Given request – Reproduce each of the following lines word for word, omitting the pictures.

Source data –
:::::
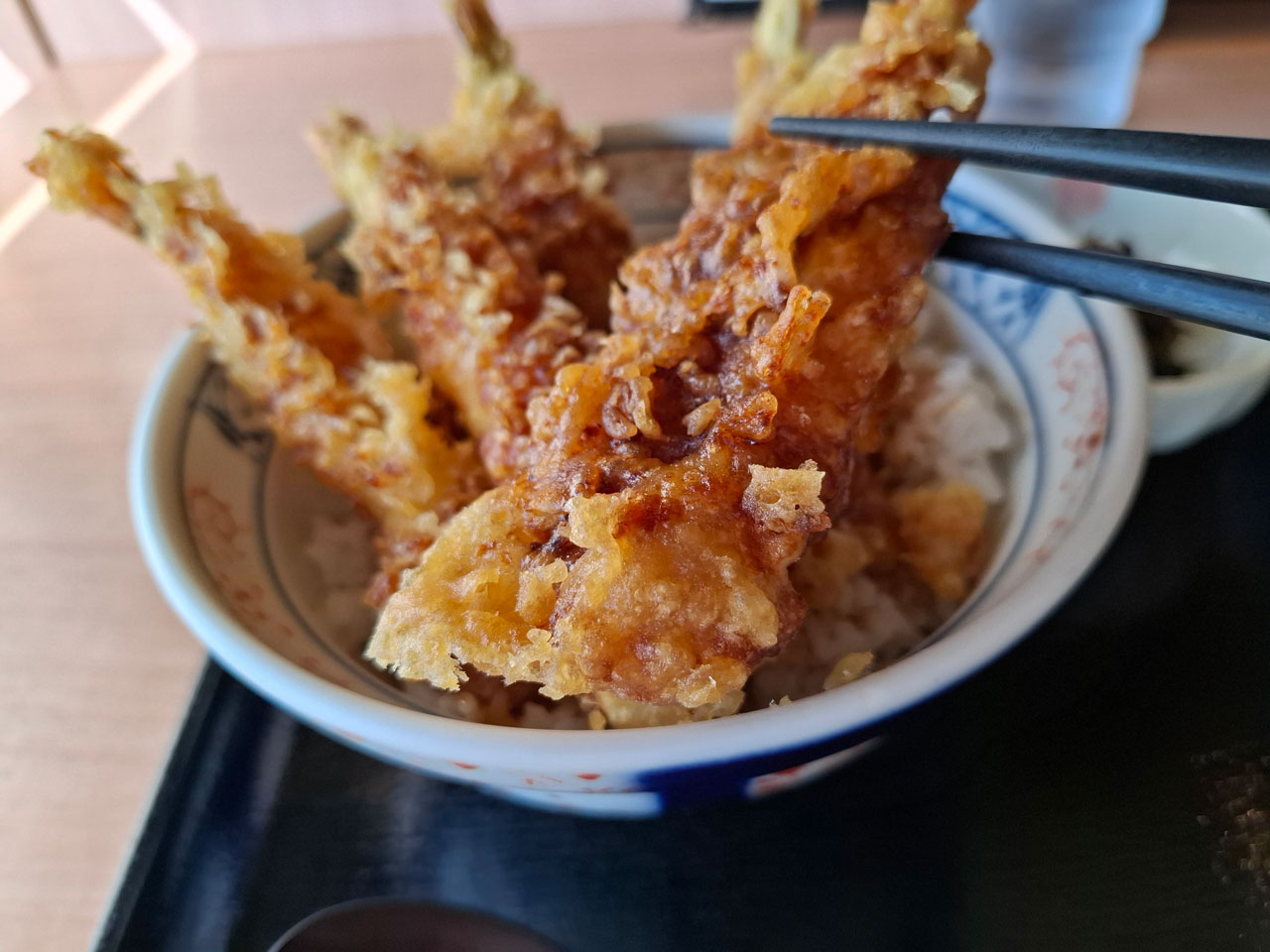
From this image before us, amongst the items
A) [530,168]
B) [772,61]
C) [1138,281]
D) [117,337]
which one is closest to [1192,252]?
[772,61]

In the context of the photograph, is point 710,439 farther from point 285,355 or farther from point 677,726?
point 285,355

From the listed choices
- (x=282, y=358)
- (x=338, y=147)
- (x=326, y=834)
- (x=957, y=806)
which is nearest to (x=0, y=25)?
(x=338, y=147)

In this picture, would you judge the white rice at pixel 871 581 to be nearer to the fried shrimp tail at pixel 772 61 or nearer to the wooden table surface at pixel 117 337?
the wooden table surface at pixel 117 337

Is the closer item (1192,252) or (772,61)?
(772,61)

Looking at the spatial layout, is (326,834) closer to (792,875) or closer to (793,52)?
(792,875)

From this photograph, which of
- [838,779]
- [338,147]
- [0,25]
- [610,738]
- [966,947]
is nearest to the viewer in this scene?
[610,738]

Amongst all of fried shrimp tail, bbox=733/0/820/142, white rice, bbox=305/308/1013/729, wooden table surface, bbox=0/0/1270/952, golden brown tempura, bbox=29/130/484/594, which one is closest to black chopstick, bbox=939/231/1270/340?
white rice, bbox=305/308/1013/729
:::::
Output –
From this image before us, amongst the items
A) [530,168]
B) [772,61]
C) [1138,281]
D) [117,337]
which one is closest to [1192,252]?
[772,61]

In the context of the photograph, is point 710,439 farther from point 285,355 or farther from point 677,726?
point 285,355

From the listed choices
- (x=282, y=358)
- (x=338, y=147)
- (x=326, y=834)
- (x=957, y=806)
which is nearest to (x=0, y=25)?
(x=338, y=147)

In this picture, would you judge the white rice at pixel 871 581 to be nearer to the fried shrimp tail at pixel 772 61 or nearer to the wooden table surface at pixel 117 337?
the wooden table surface at pixel 117 337

Is the closer item (1192,252) or (772,61)?
(772,61)

Looking at the spatial layout, is (326,834) closer to (792,875) or closer to (793,52)?
(792,875)

From this photograph, which of
- [838,779]
- [338,147]
- [0,25]
- [610,738]
- [966,947]
is nearest to the viewer in this scene?
[610,738]

Amongst all of fried shrimp tail, bbox=733/0/820/142, white rice, bbox=305/308/1013/729, wooden table surface, bbox=0/0/1270/952, golden brown tempura, bbox=29/130/484/594, which one is closest to black chopstick, bbox=939/231/1270/340?
white rice, bbox=305/308/1013/729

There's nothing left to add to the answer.